#### [Work instructions]
Copy the data word for word, starting with the line that contains "Does [352,109] sit" and continuing through the end of the data.

[Data on scene geometry]
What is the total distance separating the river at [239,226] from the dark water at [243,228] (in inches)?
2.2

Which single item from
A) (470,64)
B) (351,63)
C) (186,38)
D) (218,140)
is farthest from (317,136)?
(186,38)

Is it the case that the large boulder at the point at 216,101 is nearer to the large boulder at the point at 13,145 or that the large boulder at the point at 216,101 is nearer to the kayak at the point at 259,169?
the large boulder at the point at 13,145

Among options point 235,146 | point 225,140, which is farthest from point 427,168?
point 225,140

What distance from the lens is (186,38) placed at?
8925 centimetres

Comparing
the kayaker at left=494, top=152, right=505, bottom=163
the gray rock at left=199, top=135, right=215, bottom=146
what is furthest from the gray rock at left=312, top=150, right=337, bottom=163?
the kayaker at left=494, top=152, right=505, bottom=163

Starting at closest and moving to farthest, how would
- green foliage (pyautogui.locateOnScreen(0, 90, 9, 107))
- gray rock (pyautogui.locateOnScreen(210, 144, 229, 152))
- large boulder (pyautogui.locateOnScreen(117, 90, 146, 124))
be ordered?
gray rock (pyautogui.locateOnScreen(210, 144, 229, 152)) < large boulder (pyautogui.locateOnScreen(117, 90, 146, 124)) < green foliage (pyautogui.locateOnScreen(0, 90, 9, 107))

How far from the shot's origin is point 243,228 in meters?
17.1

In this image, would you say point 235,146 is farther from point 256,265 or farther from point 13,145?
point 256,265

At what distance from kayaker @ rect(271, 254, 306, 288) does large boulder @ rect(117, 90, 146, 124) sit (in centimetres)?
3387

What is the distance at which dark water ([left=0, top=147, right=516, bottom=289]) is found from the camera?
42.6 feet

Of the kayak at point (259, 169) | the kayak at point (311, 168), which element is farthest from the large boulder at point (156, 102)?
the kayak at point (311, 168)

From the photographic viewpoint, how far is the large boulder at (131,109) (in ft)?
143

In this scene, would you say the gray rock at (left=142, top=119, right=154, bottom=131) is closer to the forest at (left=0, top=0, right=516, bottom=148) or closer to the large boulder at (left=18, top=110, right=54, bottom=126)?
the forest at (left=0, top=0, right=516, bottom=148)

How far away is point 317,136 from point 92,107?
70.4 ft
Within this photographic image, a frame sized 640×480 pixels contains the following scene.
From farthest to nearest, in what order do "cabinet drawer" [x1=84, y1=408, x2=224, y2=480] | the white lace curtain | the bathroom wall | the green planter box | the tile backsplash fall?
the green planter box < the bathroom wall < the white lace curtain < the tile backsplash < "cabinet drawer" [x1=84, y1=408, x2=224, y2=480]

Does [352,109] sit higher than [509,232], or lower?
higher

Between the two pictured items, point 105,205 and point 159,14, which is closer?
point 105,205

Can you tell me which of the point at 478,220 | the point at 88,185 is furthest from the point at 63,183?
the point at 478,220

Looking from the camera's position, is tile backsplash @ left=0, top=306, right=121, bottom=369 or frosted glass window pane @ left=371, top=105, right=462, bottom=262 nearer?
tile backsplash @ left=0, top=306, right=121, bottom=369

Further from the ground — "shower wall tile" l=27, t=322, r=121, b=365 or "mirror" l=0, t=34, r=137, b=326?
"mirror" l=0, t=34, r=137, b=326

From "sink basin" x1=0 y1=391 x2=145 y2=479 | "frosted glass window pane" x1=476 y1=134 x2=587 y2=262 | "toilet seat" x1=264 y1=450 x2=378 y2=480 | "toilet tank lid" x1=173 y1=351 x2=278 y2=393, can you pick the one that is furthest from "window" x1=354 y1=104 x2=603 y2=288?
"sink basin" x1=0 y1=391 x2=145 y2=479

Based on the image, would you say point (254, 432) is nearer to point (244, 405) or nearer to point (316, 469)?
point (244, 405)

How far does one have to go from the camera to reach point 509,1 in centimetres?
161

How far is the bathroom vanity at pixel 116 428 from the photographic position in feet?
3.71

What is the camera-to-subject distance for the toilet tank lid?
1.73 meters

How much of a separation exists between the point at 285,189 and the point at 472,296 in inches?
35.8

#### [Problem solution]
Does [352,109] sit higher than [509,232], or lower?
higher

Between the two pictured items, point 105,205 and point 159,14, which is closer?
point 105,205

Can you tell me which of the point at 478,220 | the point at 88,185 is furthest from the point at 63,183?
the point at 478,220

Looking from the camera's position, is tile backsplash @ left=0, top=306, right=121, bottom=369 or frosted glass window pane @ left=371, top=105, right=462, bottom=262 nearer?
tile backsplash @ left=0, top=306, right=121, bottom=369

Further from the ground — "shower wall tile" l=27, t=322, r=121, b=365 or "mirror" l=0, t=34, r=137, b=326?
"mirror" l=0, t=34, r=137, b=326

From "sink basin" x1=0 y1=391 x2=145 y2=479 | "frosted glass window pane" x1=476 y1=134 x2=587 y2=262 | "toilet seat" x1=264 y1=450 x2=378 y2=480 | "toilet tank lid" x1=173 y1=351 x2=278 y2=393, can you pick the one that is furthest from "window" x1=354 y1=104 x2=603 y2=288?
"sink basin" x1=0 y1=391 x2=145 y2=479

Based on the image, would you say point (254, 432) is nearer to point (244, 405) or nearer to point (316, 469)?
point (244, 405)

How far does one have to go from the camera to reach point 509,1 in centimetres?
161

How far is the bathroom vanity at pixel 116 428 from the photographic position in feet?
3.71

What is the camera-to-subject distance for the toilet tank lid?
1.73 meters

How much of a separation exists between the point at 285,189 and the point at 472,296 in inches?
35.8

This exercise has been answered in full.